Did he really want to find his sister? At one point he had convinced himself - living alone in Los Angeles, forced out of the military, alone and bitter, rediscovering his Korean heritage - that nothing would make him happier than to locate her. That was why he had started the long process of tracking her down.

But at the same time he often wondered if he wasn’t just playing some sort of game with himself. An activity to fill in his increasingly empty days. How was he ever going to find a woman called Kim, the same surname possessed by a fifth of the Korean population? Anyway, he decided, she would almost certainly have married, and, though Korean women didn’t always take their husband’s surnames, she could be anywhere in the world. Who knew what her name might be?

So it was a happy surprise when a distant relative passed on some details about her, probably living in Japan. And that was when he suddenly turned scared. Did he really want to meet her? His life was pretty settled, even if he had just been forced to quit the military and was working as a lowly paid assistant at a local hardware store. Why introduce some unpredictability? He had brought shame to his family. Mightn’t she just disown him?
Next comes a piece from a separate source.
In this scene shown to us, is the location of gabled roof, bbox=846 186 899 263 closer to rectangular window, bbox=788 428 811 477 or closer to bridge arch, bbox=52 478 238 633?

And then he would curse himself for his nervousness.

Until one day came the email that convinced him to travel from Los Angeles to Yamagata.

You told me that you are always restless and unsettled and have become a bit of a hermit. I think I am the same. It is in the family blood. I don’t have many friends. And to tell the truth, I get very lonely. So when you told me that you were going to church, and had found an enormous peace, I decided to try it. And what do you know, but by a wonderful coincidence a new church started in Yamagata recently, aimed especially at Koreans. I have been going there regularly, and like you I have found a great peace. Before that most of my social activities revolved around a Korean group. It is complicated, but in Japan a lot of the Koreans are divided into two groups, those affiliated with the North and those affiliated with the South. My husband was part of a social group supporting the North, and so even after I left him and moved to Yamagata I continued as a member of that group, joining in their social activities. But I find much more satisfaction in the church, so now I have left that group. Thank you Little Brother for telling me about Jesus and His love for us.

Luiz looked up. The train was slowing. An announcement in English said their arrival at Yamagata Station was imminent. Already many of the passengers were on their feet, hauling luggage from the overhead storage bays. It seemed Yamagata Station was the destination for a majority of them.

The train came to a halt. Luiz grabbed his suitcase and joined the line of people moving slowly out of the carriage and onto the platform.

Then, with a combination of apprehension and excitement, he edged forward with the throng, towards the ticket barrier and towards the reunion with his long-lost sister.